200 Protesters Converge on CANSEC Arms Trade Show
Demonstrators gathered outside the convention centre Thursday morning to oppose Canada's largest weapons trade show, citing sales to authoritarian regimes.
Around 200 demonstrators gathered Thursday morning outside the Cohere convention centre in the south end to protest CANSEC, the Canadian arms trade show that drew approximately 20,000 delegates and 320 exhibitors this week.
Protesters arrived around 7 a.m., blowing whistles, banging drums, and holding banners with the names of children killed in Gaza. Some carried large images of Prime Minister Mark Carney, Foreign Affairs Minister Anita Anand, and Israeli Prime Minister Benjamin Netanyahu.
Rosie Lucente, a spokesperson for the Shut Down CANSEC campaign, told the Ottawa Citizen the gathering aimed to draw attention to what she called "the largest weapons trade show in Canada" and the companies exhibiting there. "They sell their weapons to Israel, to the Philippine government, to other governments that are carrying out genocide," Lucente said. "They fuel dictatorships, and every deal made here at CANSEC is a death sentence."

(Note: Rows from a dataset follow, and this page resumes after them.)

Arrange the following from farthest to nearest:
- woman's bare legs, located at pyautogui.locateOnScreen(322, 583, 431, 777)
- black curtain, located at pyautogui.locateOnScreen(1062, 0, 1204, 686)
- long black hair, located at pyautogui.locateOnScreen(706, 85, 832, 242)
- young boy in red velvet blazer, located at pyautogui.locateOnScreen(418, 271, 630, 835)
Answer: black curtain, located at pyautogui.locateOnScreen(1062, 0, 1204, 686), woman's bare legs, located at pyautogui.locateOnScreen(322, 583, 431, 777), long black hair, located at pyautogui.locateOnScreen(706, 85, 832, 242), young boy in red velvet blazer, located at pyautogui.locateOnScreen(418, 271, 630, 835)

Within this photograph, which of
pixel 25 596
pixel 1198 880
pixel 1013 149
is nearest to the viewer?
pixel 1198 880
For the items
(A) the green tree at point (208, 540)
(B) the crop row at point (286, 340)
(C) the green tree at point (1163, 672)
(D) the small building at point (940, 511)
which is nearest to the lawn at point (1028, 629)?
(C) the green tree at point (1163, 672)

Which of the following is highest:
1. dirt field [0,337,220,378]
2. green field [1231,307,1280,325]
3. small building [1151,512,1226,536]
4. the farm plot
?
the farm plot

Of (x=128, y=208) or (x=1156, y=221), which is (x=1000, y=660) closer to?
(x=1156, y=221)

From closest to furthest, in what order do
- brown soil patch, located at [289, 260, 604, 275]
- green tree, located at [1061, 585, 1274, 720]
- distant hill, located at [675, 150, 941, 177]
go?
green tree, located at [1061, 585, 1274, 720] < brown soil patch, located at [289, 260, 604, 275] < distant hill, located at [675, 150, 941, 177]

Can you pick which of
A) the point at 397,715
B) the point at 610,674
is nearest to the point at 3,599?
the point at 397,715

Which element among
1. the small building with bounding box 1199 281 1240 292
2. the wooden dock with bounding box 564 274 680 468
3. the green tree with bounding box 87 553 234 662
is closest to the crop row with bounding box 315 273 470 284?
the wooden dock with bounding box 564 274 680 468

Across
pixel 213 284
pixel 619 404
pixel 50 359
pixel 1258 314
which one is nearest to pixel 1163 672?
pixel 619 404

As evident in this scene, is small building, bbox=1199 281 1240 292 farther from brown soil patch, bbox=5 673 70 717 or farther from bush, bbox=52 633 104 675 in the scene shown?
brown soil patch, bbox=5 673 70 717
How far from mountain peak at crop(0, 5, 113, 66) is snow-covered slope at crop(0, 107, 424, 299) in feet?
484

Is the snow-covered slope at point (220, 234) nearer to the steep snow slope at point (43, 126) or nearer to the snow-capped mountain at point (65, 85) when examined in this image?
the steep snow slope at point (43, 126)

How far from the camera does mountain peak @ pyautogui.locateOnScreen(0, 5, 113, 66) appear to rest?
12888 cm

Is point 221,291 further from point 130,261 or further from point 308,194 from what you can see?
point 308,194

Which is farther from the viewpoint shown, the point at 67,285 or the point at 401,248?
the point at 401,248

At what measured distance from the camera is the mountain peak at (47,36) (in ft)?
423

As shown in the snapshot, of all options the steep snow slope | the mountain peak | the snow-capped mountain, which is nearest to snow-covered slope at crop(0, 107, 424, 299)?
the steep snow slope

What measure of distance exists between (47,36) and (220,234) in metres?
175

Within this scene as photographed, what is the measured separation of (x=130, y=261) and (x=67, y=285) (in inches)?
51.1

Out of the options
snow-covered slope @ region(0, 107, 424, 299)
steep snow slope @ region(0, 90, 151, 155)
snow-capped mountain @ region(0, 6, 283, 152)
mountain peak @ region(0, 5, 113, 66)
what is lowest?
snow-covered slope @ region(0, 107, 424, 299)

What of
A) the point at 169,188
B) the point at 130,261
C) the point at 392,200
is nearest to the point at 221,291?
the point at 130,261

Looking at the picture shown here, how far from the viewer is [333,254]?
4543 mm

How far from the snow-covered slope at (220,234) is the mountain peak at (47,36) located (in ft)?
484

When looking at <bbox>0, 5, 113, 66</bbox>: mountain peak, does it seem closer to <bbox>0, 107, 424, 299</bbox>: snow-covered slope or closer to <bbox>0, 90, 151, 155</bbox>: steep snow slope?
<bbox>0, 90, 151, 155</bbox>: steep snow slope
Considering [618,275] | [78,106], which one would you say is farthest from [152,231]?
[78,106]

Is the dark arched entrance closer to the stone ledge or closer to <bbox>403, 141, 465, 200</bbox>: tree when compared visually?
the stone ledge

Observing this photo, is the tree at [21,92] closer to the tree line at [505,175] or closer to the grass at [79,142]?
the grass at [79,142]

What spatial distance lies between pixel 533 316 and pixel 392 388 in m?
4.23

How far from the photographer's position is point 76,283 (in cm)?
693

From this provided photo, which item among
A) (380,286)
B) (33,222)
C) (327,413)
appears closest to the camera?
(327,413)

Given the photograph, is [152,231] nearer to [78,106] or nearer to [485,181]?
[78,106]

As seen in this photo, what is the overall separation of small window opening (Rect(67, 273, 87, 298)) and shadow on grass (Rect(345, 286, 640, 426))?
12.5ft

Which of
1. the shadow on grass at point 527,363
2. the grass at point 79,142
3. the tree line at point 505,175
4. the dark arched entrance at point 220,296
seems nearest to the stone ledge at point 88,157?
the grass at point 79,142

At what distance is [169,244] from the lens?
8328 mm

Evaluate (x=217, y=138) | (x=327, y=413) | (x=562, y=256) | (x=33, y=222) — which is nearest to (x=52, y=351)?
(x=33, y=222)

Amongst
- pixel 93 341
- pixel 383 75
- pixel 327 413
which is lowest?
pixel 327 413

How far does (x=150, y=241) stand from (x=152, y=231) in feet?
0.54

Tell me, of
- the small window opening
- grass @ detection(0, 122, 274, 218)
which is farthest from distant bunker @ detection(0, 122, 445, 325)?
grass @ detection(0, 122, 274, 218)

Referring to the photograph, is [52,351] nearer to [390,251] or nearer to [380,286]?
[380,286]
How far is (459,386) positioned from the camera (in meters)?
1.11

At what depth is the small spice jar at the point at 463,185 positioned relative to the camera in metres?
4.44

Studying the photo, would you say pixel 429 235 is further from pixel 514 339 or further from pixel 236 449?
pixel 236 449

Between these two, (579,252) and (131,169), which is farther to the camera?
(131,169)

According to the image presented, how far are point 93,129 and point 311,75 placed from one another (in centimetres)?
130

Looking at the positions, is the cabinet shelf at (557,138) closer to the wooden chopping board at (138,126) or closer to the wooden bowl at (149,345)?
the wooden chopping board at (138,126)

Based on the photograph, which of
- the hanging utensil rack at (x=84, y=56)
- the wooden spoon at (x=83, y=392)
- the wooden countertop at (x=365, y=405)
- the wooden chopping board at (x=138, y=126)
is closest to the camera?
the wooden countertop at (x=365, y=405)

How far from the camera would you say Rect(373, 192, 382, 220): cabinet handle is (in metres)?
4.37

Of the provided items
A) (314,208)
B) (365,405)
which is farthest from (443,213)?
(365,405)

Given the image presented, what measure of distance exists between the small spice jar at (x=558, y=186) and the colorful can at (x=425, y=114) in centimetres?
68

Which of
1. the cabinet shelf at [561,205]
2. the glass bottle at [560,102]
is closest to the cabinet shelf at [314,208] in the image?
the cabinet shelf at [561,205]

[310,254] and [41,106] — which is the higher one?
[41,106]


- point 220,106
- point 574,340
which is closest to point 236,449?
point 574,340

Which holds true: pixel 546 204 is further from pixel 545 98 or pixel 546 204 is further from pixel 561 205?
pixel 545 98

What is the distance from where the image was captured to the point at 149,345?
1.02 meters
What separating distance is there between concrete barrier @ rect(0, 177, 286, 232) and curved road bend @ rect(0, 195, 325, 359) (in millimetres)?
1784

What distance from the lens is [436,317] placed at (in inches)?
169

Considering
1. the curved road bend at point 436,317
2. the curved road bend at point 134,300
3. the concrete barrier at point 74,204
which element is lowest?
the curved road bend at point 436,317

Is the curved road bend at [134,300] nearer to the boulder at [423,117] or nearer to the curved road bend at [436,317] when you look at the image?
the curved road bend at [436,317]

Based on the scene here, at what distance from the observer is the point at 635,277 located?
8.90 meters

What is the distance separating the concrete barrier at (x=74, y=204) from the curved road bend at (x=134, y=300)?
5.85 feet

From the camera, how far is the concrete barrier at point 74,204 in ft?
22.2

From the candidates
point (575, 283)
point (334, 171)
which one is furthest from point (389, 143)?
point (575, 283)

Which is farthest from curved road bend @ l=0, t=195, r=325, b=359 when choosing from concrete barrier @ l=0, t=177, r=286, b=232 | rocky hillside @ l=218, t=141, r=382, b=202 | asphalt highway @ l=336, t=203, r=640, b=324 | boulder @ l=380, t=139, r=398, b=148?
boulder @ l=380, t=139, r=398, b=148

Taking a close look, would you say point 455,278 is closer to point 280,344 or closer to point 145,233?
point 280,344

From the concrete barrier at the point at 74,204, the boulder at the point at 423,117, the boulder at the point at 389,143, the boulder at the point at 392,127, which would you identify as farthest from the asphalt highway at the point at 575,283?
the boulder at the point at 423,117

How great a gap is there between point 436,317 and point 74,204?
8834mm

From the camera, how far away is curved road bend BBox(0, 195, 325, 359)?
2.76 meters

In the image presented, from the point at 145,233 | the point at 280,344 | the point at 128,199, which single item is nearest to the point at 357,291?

Police said there were minor tussles when demonstrators tried to block a crosswalk, but no arrests were made. The show, held May 27 and 28, was the largest in CANSEC's history — up from 285 exhibitors in 2025 and 265 in 2024. Attendance jumped to 20,000 registered delegates from 14,596 last year, driven partly by the government's $180 billion defence procurement announcement.
For the first time, journalists critical of the defence industry and military spending were denied entry to CANSEC, drawing concern from media outlets about press access.